* begin Records to process *

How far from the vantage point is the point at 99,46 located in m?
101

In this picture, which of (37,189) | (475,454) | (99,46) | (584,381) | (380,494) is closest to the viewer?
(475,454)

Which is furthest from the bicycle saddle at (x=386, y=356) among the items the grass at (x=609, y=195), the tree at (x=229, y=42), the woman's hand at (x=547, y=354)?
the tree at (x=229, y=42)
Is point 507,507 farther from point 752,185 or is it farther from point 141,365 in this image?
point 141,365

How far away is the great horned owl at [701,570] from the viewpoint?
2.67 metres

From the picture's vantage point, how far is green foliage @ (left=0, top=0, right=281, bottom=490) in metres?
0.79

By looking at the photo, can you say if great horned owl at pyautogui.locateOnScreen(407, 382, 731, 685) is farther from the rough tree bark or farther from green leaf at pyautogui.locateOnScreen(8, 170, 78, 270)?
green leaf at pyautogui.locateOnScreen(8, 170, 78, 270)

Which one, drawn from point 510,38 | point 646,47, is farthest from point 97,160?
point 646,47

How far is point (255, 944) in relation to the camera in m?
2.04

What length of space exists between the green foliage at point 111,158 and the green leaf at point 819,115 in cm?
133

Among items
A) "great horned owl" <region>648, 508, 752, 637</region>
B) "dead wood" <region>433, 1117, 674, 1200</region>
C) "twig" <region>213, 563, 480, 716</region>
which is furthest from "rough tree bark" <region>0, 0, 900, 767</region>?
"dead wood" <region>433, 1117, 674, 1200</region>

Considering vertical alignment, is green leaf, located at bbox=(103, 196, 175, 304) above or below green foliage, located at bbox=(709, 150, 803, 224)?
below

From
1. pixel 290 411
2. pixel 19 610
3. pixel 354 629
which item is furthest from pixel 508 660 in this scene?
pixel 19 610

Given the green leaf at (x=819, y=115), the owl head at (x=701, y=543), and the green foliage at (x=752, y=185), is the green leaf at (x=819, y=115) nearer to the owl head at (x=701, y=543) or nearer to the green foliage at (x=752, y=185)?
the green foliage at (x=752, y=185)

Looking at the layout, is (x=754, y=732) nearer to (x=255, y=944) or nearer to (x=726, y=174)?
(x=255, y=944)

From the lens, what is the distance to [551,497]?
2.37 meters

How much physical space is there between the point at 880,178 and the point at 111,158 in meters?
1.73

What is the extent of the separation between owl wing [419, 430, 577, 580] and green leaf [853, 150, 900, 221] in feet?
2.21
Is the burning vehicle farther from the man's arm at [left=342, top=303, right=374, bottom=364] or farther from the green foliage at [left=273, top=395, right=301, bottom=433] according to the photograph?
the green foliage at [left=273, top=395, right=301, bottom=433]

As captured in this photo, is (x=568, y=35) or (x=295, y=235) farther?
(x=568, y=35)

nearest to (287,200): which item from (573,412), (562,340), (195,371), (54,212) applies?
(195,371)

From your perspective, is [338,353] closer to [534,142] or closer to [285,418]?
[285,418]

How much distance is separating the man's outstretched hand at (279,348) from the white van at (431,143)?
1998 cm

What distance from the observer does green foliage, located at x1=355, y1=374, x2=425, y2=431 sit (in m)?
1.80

* end Records to process *

Task brief: Reproduce every line of the material from the line containing "How much distance" through its end, requests included, with each distance in the answers scaled by a factor of 2.15 and rounded to the same number of decimal places as the original, halves rounding up. Give only those lines.

Answer to the task:
How much distance is separating the man's outstretched hand at (279,348) from the white van at (431,143)?
4296 cm

What distance from the observer does green foliage, located at x1=355, y1=374, x2=425, y2=431 sit (in m)?
3.87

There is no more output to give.